楽々雑記

「楽しむ」と書いて「らく」と読むように日々の雑事を記録します。

茨城の鮟鱇鍋。

2008-02-25 00:17:59 | 散歩。
立原正秋の食べものエッセイに「鮟鱇にはモーツァルトが似合う」というようなことが書いてある。実家の本棚の一角を占めていた立原正秋の作品群に手を伸ばすことは殆ど無かったが、朝鮮白磁を眺めたりする内に少しずつ手に取るようになった。読むのは専らエッセイだからその魅力を本当に理解しているとは思えないけれど、またもや実家の本棚の世話になっているのは全く不思議だ。
少し前に神楽坂の蕎麦屋で大学時代の友人たちと飲んだ。鹿島鉄道に昨年一緒に乗りに行ったAIKと茨城交通の沿線で鮟鱇鍋が食べられるようだから出かけようという話をしていると同席していた友人たちも参加することになり、二月にしては暖かい土曜日の朝に上野駅に集合して勝田に向かうスーパーひたちに乗って出発した。北千住を過ぎる頃にはビールのプルトップを開け、下車駅の勝田に到着するまでの1時間弱の間にはカップ酒も空になった。茨城交通湊線に乗り換えて、終点の阿字ヶ浦から少し歩いた海岸は、冬とは思えない青い海が広がっていた。近くに原発があることなど全く気にならないほど海の青さが気持ちよい。余りに気持ち良過ぎて波に足を洗われた。サンダル履きだったのがせめてもの救いだが、濡れた靴下を持ちながら素足で歩いても楽しかったのは酒のせいか、それとも早春の陽気のせいだったのか。
再び列車で那珂湊駅まで戻る。関東の駅百選に選ばれたという駅は地方鉄道らしい雰囲気が漂っている。低めのホームに車庫、そして平屋の駅舎。近くを歩き回って数枚の写真を撮り、那珂湊の街をしばらく歩いて「住吉」という店で鮟鱇料理を食べた。

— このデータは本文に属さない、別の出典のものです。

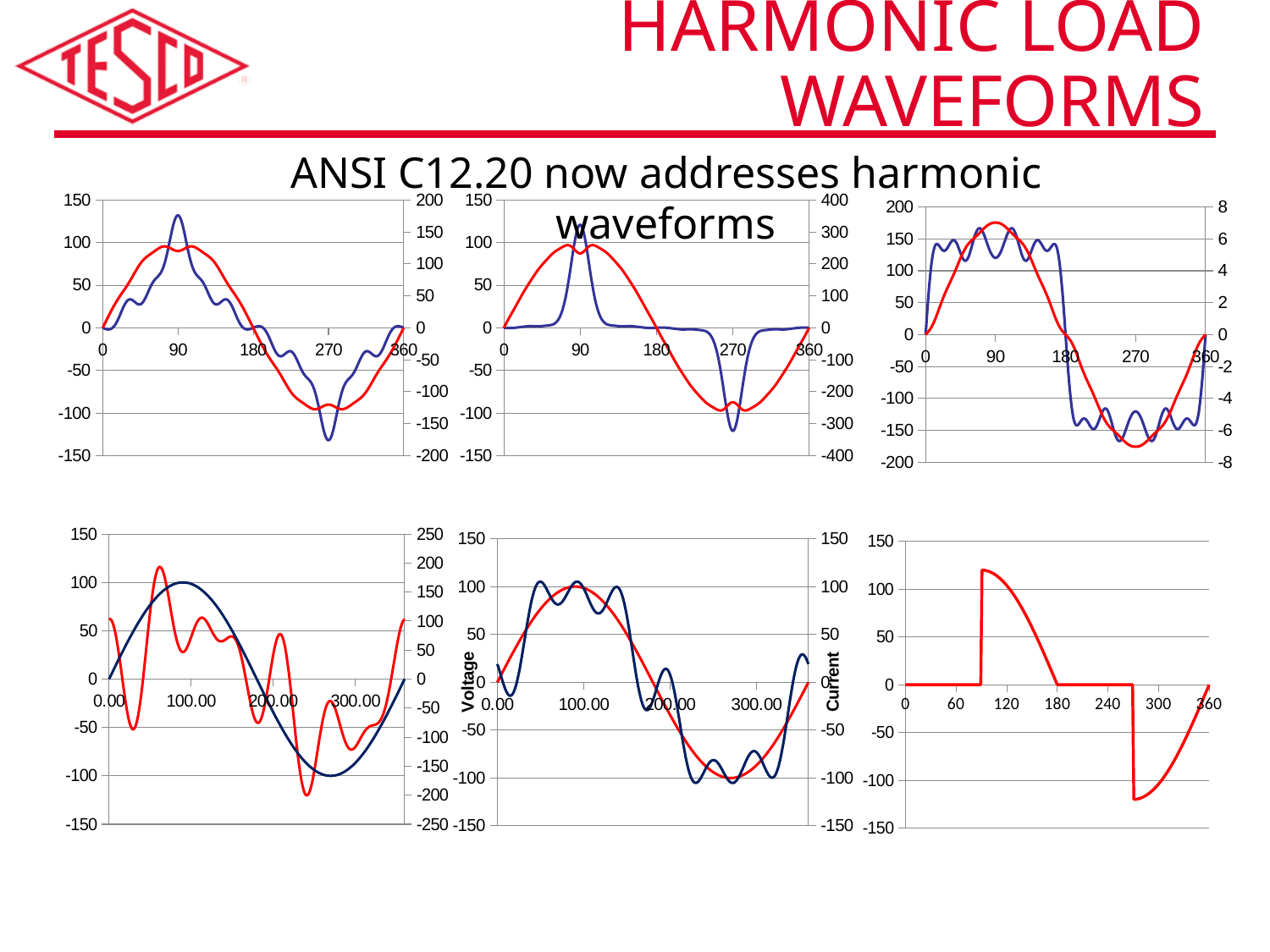
In the bottom-middle chart, what is the title of the left vertical axis? Voltage How many charts are shown on the slide? 6 In the bottom-right chart, does the line rise or fall between x = 270 and x = 360? rise In the top-right chart, is the value of the red line at x = 270 greater or less than -100? less In the bottom-right chart, does the line rise or fall between x = 90 and x = 180? fall What kind of chart is the bottom-right chart on the slide? Line chart What is the maximum value shown on the right-hand vertical axis of the top-right chart? 8 In the top-left chart, is the value of the red line at x = 90 greater or less than 50? greater In the bottom-right chart, is the value of the line at x = 120 greater or less than 50? greater In the bottom-right chart, what is the value of the line at x = 240? 0 How many tick labels are shown on the x axis of the bottom-right chart? 7 In the bottom-right chart, what is the value of the line at x = 60? 0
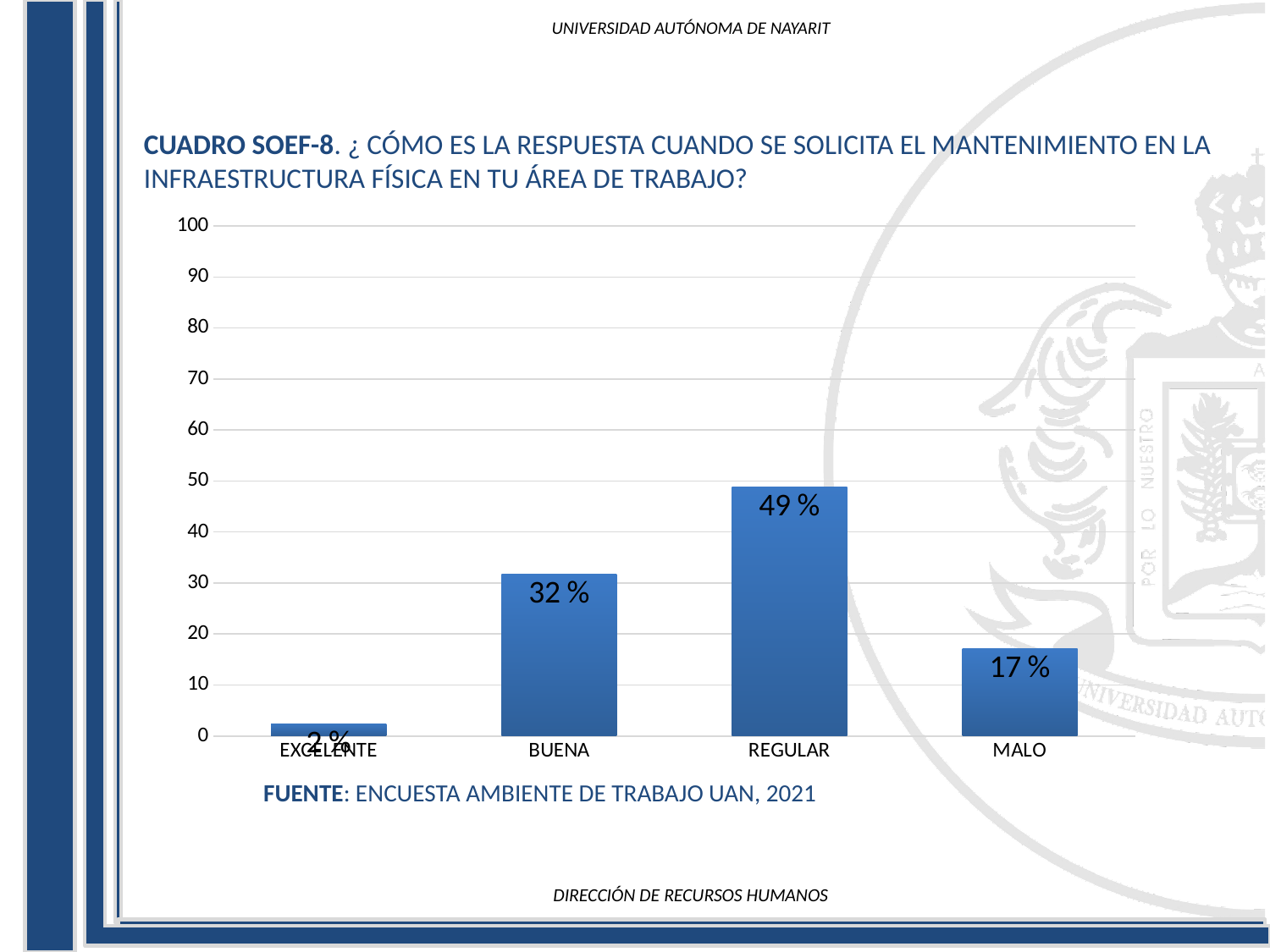
Which is larger, the value for BUENA or the value for MALO? BUENA What is the value for MALO? 17 % What is the value for BUENA? 32 % Which category has the highest value? REGULAR What is the difference between the values for BUENA and MALO? 15 % Which category has the lowest value? EXCELENTE What is the value for EXCELENTE? 2 % What kind of chart is shown on the slide? bar chart Is the value for REGULAR greater or less than 40? greater What is the difference between the values for REGULAR and BUENA? 17 % How many categories are shown on the x axis? 4 What is the value for REGULAR? 49 %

家族連れが数組同じように鍋を囲んでいる。熱燗を追加するうちに鮟鱇鍋は空になった。雑炊まで平らげてすっかり満足して店を出ると春の陽気が一転して急に冷たい強風が吹き始めた。冷やされた頭に果たしてモーツァルトが似合うのかという言葉が浮かんできた。すっかり確かめるのを忘れていた。もう一度食べてみないとわからない、というようなことを立原正秋は間違いなく言うはずはない。